* **Problem requirements**
Below are records; repeat them all exactly.

* **Stored data entries**
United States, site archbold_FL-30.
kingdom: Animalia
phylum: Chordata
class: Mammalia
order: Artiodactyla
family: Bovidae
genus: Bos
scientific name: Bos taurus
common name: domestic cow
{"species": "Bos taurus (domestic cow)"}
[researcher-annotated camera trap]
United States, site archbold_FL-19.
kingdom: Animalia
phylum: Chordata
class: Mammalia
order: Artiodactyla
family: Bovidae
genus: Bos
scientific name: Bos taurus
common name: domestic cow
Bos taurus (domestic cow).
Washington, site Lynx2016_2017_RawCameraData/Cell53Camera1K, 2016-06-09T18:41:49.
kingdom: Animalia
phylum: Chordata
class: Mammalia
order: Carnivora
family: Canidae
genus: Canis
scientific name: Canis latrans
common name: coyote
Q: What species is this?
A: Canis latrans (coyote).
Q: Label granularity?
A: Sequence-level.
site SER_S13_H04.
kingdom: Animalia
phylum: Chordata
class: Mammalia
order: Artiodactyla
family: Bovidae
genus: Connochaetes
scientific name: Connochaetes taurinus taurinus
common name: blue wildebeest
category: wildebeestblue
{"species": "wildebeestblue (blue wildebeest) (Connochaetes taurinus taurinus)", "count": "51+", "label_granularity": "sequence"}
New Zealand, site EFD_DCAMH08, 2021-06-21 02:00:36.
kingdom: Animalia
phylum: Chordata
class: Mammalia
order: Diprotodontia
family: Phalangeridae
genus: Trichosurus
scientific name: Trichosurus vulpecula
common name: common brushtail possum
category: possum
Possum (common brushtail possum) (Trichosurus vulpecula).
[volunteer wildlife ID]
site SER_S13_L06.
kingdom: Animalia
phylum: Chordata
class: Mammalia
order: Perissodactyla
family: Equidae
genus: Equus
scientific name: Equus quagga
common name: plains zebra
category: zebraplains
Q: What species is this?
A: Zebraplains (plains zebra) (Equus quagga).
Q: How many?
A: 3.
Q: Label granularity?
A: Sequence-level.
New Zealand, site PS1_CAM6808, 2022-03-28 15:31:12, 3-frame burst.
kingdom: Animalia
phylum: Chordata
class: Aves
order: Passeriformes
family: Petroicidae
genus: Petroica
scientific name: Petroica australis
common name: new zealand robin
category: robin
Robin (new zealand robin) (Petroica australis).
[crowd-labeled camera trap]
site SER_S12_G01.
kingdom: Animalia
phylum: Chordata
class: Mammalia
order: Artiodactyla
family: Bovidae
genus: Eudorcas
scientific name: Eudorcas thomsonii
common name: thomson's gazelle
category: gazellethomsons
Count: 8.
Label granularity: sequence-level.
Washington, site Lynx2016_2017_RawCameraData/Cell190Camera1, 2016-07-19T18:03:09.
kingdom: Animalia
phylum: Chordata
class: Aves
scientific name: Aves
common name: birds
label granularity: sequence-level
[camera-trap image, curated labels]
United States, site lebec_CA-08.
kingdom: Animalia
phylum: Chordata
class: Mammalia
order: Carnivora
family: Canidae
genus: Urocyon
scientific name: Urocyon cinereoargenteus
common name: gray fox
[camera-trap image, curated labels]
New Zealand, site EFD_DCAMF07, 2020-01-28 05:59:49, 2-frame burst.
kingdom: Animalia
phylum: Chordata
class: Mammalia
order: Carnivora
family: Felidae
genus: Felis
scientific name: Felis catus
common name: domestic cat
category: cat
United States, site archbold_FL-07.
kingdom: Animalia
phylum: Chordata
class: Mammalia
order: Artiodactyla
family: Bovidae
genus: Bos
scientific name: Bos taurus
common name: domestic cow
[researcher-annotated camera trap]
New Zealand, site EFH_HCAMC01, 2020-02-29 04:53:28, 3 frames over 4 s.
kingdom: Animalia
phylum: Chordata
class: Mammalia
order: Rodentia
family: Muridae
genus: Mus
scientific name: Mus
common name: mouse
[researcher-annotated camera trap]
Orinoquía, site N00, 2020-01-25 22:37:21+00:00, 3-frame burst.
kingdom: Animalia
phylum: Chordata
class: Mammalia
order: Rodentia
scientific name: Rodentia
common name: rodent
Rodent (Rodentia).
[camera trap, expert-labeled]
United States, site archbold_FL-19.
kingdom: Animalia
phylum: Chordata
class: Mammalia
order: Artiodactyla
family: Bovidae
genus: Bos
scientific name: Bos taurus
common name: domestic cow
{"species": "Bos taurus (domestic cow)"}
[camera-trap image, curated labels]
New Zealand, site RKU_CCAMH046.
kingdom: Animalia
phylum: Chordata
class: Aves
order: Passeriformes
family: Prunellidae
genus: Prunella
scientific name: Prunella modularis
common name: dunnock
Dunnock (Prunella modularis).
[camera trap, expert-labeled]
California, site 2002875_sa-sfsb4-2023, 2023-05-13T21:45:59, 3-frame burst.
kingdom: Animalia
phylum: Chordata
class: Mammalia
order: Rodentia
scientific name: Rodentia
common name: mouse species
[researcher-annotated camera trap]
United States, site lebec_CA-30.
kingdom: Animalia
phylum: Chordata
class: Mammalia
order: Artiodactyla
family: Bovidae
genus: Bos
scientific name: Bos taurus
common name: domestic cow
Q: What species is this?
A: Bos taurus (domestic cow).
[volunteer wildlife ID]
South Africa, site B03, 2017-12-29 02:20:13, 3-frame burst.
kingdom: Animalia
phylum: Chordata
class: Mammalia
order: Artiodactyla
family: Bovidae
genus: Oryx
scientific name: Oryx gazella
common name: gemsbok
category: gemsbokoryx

* **Result of the exercise**
United States, site archbold_FL-30.
kingdom: Animalia
phylum: Chordata
class: Mammalia
order: Artiodactyla
family: Bovidae
genus: Bos
scientific name: Bos taurus
common name: domestic cow
{"species": "Bos taurus (domestic cow)"}
[researcher-annotated camera trap]
United States, site archbold_FL-19.
kingdom: Animalia
phylum: Chordata
class: Mammalia
order: Artiodactyla
family: Bovidae
genus: Bos
scientific name: Bos taurus
common name: domestic cow
Bos taurus (domestic cow).
Washington, site Lynx2016_2017_RawCameraData/Cell53Camera1K, 2016-06-09T18:41:49.
kingdom: Animalia
phylum: Chordata
class: Mammalia
order: Carnivora
family: Canidae
genus: Canis
scientific name: Canis latrans
common name: coyote
Q: What species is this?
A: Canis latrans (coyote).
Q: Label granularity?
A: Sequence-level.
site SER_S13_H04.
kingdom: Animalia
phylum: Chordata
class: Mammalia
order: Artiodactyla
family: Bovidae
genus: Connochaetes
scientific name: Connochaetes taurinus taurinus
common name: blue wildebeest
category: wildebeestblue
{"species": "wildebeestblue (blue wildebeest) (Connochaetes taurinus taurinus)", "count": "51+", "label_granularity": "sequence"}
New Zealand, site EFD_DCAMH08, 2021-06-21 02:00:36.
kingdom: Animalia
phylum: Chordata
class: Mammalia
order: Diprotodontia
family: Phalangeridae
genus: Trichosurus
scientific name: Trichosurus vulpecula
common name: common brushtail possum
category: possum
Possum (common brushtail possum) (Trichosurus vulpecula).
[volunteer wildlife ID]
site SER_S13_L06.
kingdom: Animalia
phylum: Chordata
class: Mammalia
order: Perissodactyla
family: Equidae
genus: Equus
scientific name: Equus quagga
common name: plains zebra
category: zebraplains
Q: What species is this?
A: Zebraplains (plains zebra) (Equus quagga).
Q: How many?
A: 3.
Q: Label granularity?
A: Sequence-level.
New Zealand, site PS1_CAM6808, 2022-03-28 15:31:12, 3-frame burst.
kingdom: Animalia
phylum: Chordata
class: Aves
order: Passeriformes
family: Petroicidae
genus: Petroica
scientific name: Petroica australis
common name: new zealand robin
category: robin
Robin (new zealand robin) (Petroica australis).
[crowd-labeled camera trap]
site SER_S12_G01.
kingdom: Animalia
phylum: Chordata
class: Mammalia
order: Artiodactyla
family: Bovidae
genus: Eudorcas
scientific name: Eudorcas thomsonii
common name: thomson's gazelle
category: gazellethomsons
Count: 8.
Label granularity: sequence-level.
Washington, site Lynx2016_2017_RawCameraData/Cell190Camera1, 2016-07-19T18:03:09.
kingdom: Animalia
phylum: Chordata
class: Aves
scientific name: Aves
common name: birds
label granularity: sequence-level
[camera-trap image, curated labels]
United States, site lebec_CA-08.
kingdom: Animalia
phylum: Chordata
class: Mammalia
order: Carnivora
family: Canidae
genus: Urocyon
scientific name: Urocyon cinereoargenteus
common name: gray fox
[camera-trap image, curated labels]
New Zealand, site EFD_DCAMF07, 2020-01-28 05:59:49, 2-frame burst.
kingdom: Animalia
phylum: Chordata
class: Mammalia
order: Carnivora
family: Felidae
genus: Felis
scientific name: Felis catus
common name: domestic cat
category: cat
United States, site archbold_FL-07.
kingdom: Animalia
phylum: Chordata
class: Mammalia
order: Artiodactyla
family: Bovidae
genus: Bos
scientific name: Bos taurus
common name: domestic cow
[researcher-annotated camera trap]
New Zealand, site EFH_HCAMC01, 2020-02-29 04:53:28, 3 frames over 4 s.
kingdom: Animalia
phylum: Chordata
class: Mammalia
order: Rodentia
family: Muridae
genus: Mus
scientific name: Mus
common name: mouse
[researcher-annotated camera trap]
Orinoquía, site N00, 2020-01-25 22:37:21+00:00, 3-frame burst.
kingdom: Animalia
phylum: Chordata
class: Mammalia
order: Rodentia
scientific name: Rodentia
common name: rodent
Rodent (Rodentia).
[camera trap, expert-labeled]
United States, site archbold_FL-19.
kingdom: Animalia
phylum: Chordata
class: Mammalia
order: Artiodactyla
family: Bovidae
genus: Bos
scientific name: Bos taurus
common name: domestic cow
{"species": "Bos taurus (domestic cow)"}
[camera-trap image, curated labels]
New Zealand, site RKU_CCAMH046.
kingdom: Animalia
phylum: Chordata
class: Aves
order: Passeriformes
family: Prunellidae
genus: Prunella
scientific name: Prunella modularis
common name: dunnock
Dunnock (Prunella modularis).
[camera trap, expert-labeled]
California, site 2002875_sa-sfsb4-2023, 2023-05-13T21:45:59, 3-frame burst.
kingdom: Animalia
phylum: Chordata
class: Mammalia
order: Rodentia
scientific name: Rodentia
common name: mouse species
[researcher-annotated camera trap]
United States, site lebec_CA-30.
kingdom: Animalia
phylum: Chordata
class: Mammalia
order: Artiodactyla
family: Bovidae
genus: Bos
scientific name: Bos taurus
common name: domestic cow
Q: What species is this?
A: Bos taurus (domestic cow).
[volunteer wildlife ID]
South Africa, site B03, 2017-12-29 02:20:13, 3-frame burst.
kingdom: Animalia
phylum: Chordata
class: Mammalia
order: Artiodactyla
family: Bovidae
genus: Oryx
scientific name: Oryx gazella
common name: gemsbok
category: gemsbokoryx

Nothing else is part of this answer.